The Australian Aborigines Progressive Association (AAPA) was formed in New South Wales in 1925, under the leadership of C.F. (Fred) Maynard. Mrs Elizabeth McKenzie Hatton, a non-Aboriginal woman, was secretary.

The group demanded children no longer be separated from their families or indentured as domestics and menial labourers, and should have access to public schools. It protested the revocation of north-coast farming reserves; advocated that all Aboriginal families should receive inalienable grants of farming land within their traditional country and that Aborigines should control any administrative body affecting their lives.

Details

Members of the association made lengthy organizing trips; meetings in coastal towns attracted numerous Aborigines. With Jane Duren, an Aboriginal leader from Batemans Bay, Maynard participated in debates with missionaries and public figures who were proposing changes to the administration of Aboriginal affairs. He wrote to Aborigines throughout the State who had been injured by the board's policies, such as young girls who had been raped while indentured.

The AAPA was dissolved in 1927, but Maynard continued to work until the Depression and was an important advocate for the rights of his people.

● EXERCISE A:
Print the text about the Australian Aborigines Progressive Association in full, word for word.

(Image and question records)

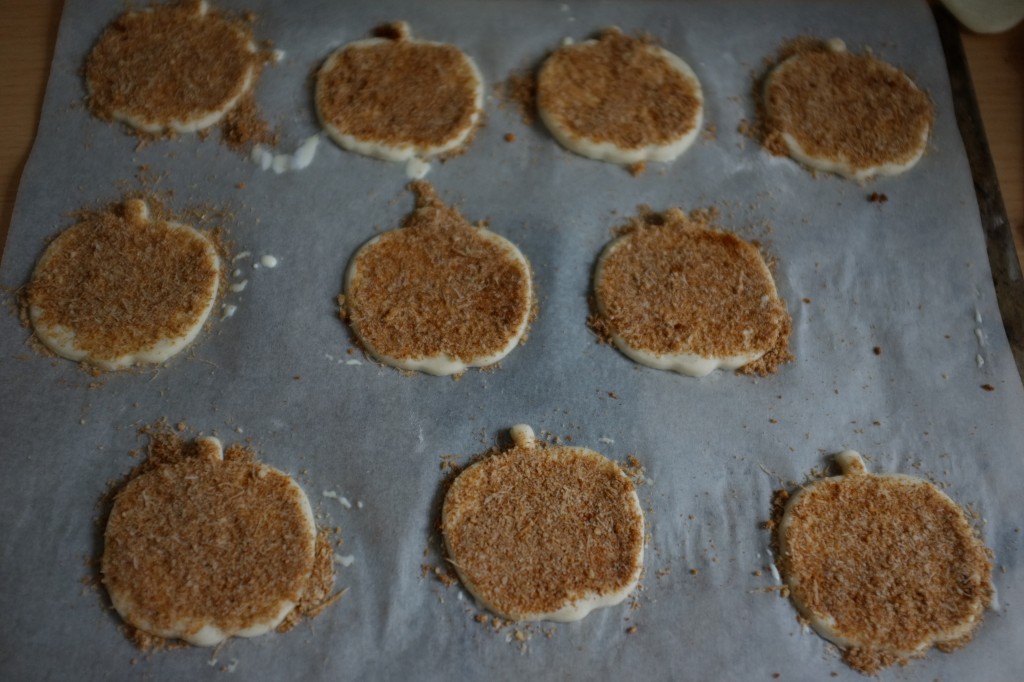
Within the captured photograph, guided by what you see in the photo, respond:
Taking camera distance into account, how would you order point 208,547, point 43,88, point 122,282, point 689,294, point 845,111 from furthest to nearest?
1. point 845,111
2. point 43,88
3. point 689,294
4. point 122,282
5. point 208,547

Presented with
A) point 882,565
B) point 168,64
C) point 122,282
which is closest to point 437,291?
point 122,282

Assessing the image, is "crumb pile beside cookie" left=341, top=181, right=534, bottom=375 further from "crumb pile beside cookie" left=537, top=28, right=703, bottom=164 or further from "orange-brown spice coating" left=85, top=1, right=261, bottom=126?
"orange-brown spice coating" left=85, top=1, right=261, bottom=126

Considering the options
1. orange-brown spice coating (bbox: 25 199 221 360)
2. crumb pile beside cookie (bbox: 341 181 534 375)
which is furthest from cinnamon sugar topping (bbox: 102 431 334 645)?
crumb pile beside cookie (bbox: 341 181 534 375)

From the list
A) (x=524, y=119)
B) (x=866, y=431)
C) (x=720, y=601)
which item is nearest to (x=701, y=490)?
(x=720, y=601)

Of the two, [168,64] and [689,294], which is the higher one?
[168,64]

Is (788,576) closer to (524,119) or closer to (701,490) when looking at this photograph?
(701,490)

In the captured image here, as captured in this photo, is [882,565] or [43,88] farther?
[43,88]

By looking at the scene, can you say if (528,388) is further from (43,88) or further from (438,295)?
(43,88)
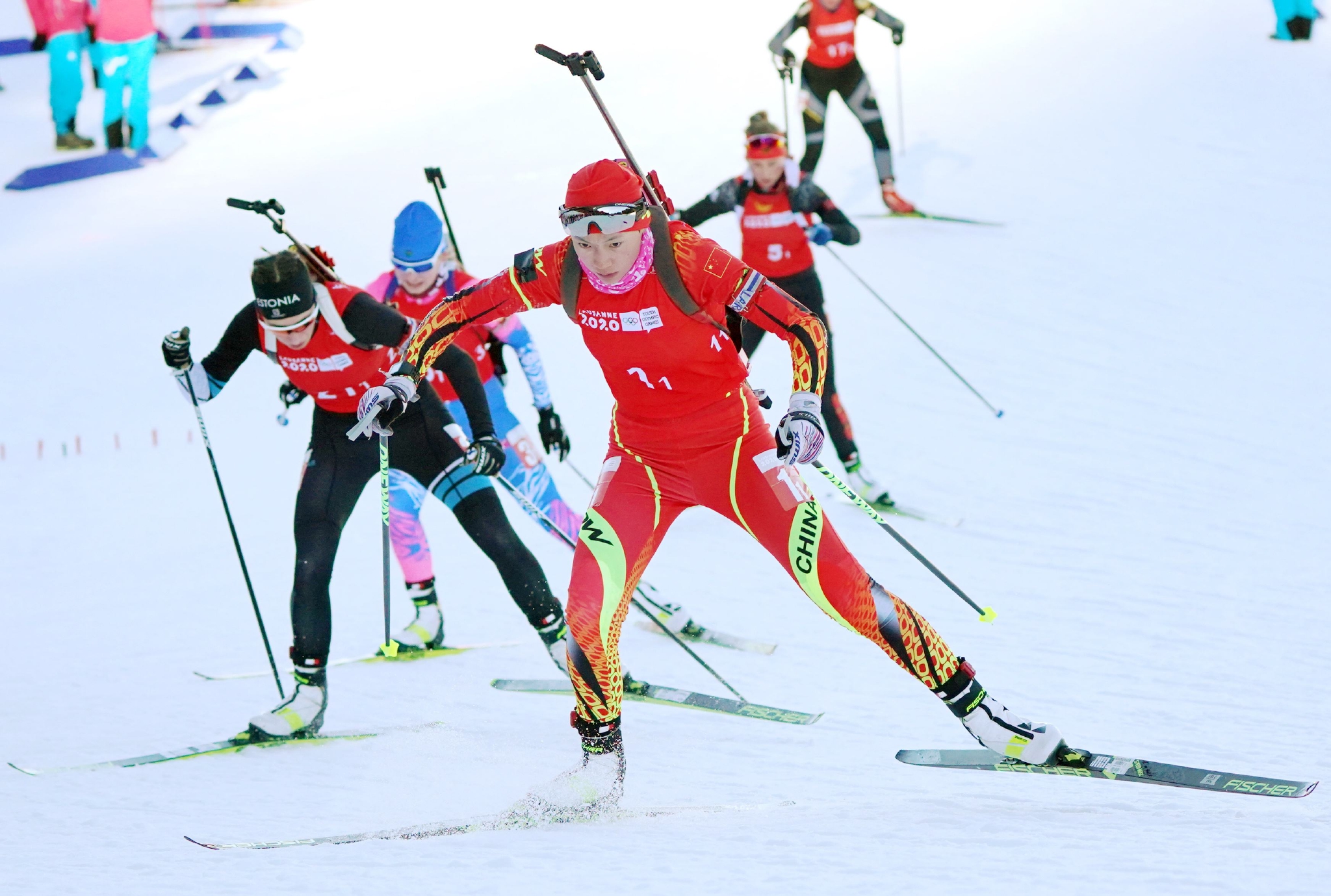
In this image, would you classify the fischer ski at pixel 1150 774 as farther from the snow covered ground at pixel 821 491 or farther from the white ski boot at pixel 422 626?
the white ski boot at pixel 422 626

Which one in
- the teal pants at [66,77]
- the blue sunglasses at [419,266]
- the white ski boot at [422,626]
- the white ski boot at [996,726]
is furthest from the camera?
the teal pants at [66,77]

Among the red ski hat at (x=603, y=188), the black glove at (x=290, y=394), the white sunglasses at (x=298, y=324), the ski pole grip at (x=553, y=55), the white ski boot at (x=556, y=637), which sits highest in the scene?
the ski pole grip at (x=553, y=55)

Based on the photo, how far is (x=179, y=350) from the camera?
4.45 meters

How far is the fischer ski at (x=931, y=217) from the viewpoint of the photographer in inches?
391

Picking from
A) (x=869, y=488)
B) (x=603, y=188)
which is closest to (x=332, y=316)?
(x=603, y=188)

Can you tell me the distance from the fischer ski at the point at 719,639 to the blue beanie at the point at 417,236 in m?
1.78

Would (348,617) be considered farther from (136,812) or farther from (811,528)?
(811,528)

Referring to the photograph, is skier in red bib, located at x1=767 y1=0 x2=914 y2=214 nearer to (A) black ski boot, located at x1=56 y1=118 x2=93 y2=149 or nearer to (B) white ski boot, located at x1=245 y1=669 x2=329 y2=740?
(B) white ski boot, located at x1=245 y1=669 x2=329 y2=740

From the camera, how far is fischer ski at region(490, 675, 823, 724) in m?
4.41

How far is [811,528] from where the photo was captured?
347 cm

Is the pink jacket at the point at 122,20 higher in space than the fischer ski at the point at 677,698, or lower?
higher

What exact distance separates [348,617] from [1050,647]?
3.12m

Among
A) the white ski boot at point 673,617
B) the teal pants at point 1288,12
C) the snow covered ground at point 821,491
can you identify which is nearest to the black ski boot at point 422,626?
the snow covered ground at point 821,491

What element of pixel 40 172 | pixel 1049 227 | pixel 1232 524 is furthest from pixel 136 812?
pixel 40 172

● EXERCISE B:
Substitute "precise distance" for "exact distance" in the records, from the line containing "Is the pink" through the last line of the records. Return only those lines, with everything else left unchanged.

● WRITTEN ANSWER A:
The Australian Aborigines Progressive Association (AAPA) was formed in New South Wales in 1925, under the leadership of C.F. (Fred) Maynard. Mrs Elizabeth McKenzie Hatton, a non-Aboriginal woman, was secretary.

The group demanded children no longer be separated from their families or indentured as domestics and menial labourers, and should have access to public schools. It protested the revocation of north-coast farming reserves; advocated that all Aboriginal families should receive inalienable grants of farming land within their traditional country and that Aborigines should control any administrative body affecting their lives.

Details

Members of the association made lengthy organizing trips; meetings in coastal towns attracted numerous Aborigines. With Jane Duren, an Aboriginal leader from Batemans Bay, Maynard participated in debates with missionaries and public figures who were proposing changes to the administration of Aboriginal affairs. He wrote to Aborigines throughout the State who had been injured by the board's policies, such as young girls who had been raped while indentured.

The AAPA was dissolved in 1927, but Maynard continued to work until the Depression and was an important advocate for the rights of his people.

● WRITTEN ANSWER B:
Is the pink jacket at the point at 122,20 higher in space than the fischer ski at the point at 677,698, or lower?
higher

What precise distance separates [348,617] from [1050,647]?
3.12m

Among
A) the white ski boot at point 673,617
B) the teal pants at point 1288,12
C) the snow covered ground at point 821,491
can you identify which is nearest to the black ski boot at point 422,626?
the snow covered ground at point 821,491

What element of pixel 40 172 | pixel 1049 227 | pixel 1232 524 is furthest from pixel 136 812?
pixel 40 172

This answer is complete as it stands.